Akibat lonjakan alga hijau-biru, terjadilah Peristiwa Oksidasi Hebat. Kehadiran mereka membuat atmosfer Bumi mengalami peningkatan oksigen luar biasa. Sebab, tanpa oksigen yang cukup kehidupan di Bumi tak mungkin muncul.
2. Makin sering gempa besar
Para ilmuwan memprediksi bahwa pada 2018, aktivitas seismik Bumi dengan gempa bumi bermagnitudo besar akan makin sering terjadi.
Peningkatan ini akan terjadi di seluruh dunia, terutama di daerah tropis. Peningkatan frekuensi guncangan sendiri diyakini terjadi karena perubahan kecepatan rotasi Bumi.
Hubungan erat antara meningkatnya magnitude guncangan dan aktivitas seismik Bumi dengan kecepatan rotasi Bumi diteliti oleh Roger Bilham of the University of Colorado dan Rebecca Bendick of the University of Montana.

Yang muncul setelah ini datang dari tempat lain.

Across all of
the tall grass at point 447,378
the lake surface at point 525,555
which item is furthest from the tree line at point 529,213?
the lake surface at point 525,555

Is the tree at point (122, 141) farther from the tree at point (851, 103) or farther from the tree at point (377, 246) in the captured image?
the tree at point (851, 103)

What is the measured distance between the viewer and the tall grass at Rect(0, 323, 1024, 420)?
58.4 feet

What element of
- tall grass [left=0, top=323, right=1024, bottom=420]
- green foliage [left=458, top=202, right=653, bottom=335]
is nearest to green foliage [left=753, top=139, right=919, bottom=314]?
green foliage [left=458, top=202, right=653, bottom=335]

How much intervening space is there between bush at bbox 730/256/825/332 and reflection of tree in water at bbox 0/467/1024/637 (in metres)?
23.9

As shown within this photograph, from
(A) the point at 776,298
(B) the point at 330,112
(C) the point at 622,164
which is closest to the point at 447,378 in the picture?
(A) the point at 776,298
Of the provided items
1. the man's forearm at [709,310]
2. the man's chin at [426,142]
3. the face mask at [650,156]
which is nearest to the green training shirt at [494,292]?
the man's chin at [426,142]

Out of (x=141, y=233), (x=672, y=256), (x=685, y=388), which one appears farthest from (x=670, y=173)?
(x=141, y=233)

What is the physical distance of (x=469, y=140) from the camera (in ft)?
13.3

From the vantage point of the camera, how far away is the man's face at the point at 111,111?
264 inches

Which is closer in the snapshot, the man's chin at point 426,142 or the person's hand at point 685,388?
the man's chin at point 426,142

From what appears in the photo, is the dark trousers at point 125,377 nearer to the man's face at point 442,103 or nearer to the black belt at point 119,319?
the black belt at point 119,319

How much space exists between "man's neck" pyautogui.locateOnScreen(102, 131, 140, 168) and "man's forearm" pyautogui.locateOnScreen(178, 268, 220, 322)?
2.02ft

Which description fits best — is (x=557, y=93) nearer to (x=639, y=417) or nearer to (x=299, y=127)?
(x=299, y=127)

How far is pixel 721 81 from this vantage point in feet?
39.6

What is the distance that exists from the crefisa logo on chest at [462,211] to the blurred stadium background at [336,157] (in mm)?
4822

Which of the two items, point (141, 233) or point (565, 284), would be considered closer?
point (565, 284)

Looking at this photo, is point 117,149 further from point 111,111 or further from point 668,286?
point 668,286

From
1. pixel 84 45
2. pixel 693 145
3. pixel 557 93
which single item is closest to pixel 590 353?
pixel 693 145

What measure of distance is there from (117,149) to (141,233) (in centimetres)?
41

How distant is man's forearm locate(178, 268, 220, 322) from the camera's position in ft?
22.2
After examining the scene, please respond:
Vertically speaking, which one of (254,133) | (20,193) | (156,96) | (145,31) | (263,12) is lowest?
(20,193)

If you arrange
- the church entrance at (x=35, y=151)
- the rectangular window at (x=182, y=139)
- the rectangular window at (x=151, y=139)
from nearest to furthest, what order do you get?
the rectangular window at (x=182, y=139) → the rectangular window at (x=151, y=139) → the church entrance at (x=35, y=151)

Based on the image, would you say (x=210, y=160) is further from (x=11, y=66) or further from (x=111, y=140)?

Kedua ilmuwan telah merekam seluruh gempa bumi dengan magnitude 7 Skala Richter atau lebih besar sejak 1900. Mereka menemukan bahwa gempa lebih sering terjadi ketika kecepatan rotasi Bumi berubah.
Mereka juga menemukan bahwa rotasi Bumi melambat signifikan secara periodik dalam lima tahun sekali selama satu setengah abad terakhir. Pada periode tersebut frekuensi gempa Bumi meningkat lebih sering dan dahsyat.
Sayangnya, sulit untuk memprediksi di mana gempa hebat akan terjadi. Kendati demikian, Bilham mengatakan bahwa mereka menemukan sebagian besar gempa bumi hebat akan terjadi di dekat khatulistiwa.
Namun, sejumlah ahli menentang hasil penelitian ini dan menyebut perlu pengujian tambahan untuk mencapai kesimpulan.
3. Terjadi lompatan detik pada 2015
Pada 1 Juli 2015 terjadi peristiwa lompatan detik terdapat penambahan 1 detik dari waktu satu hari yang seharusnya 23 jam 59 menit 59 detik menjadi 23 jam 59 menit dan 60 detik.
Sejak awal tahun 2015, Badan Sistem Referensi dan Rotasi Bumi Internasional (International Earth Rotation and Reference Systems Service/IERS) sudah mengumumkan bahwa tahun ini akan memiliki waktu 1 detik lebih lama dari 2014.
Untuk mendapatkan waktu yang sesuai dengan gerakan Bumi, maka satu detik ekstra ditambahkan secara berkala pada Universal Time Coordinated (UTC) sebagai patokan standar waktu dunia.
Terakhir, lompatan detik terjadi pada 31 Desember 2016. Biasanya lompatan detik terjadi setiap akhir Juni atau Desember.
Sejak 1972, lompatan detik telah ditambahkan sebanyak 27 kali seperti dilaporkan Earth Sky.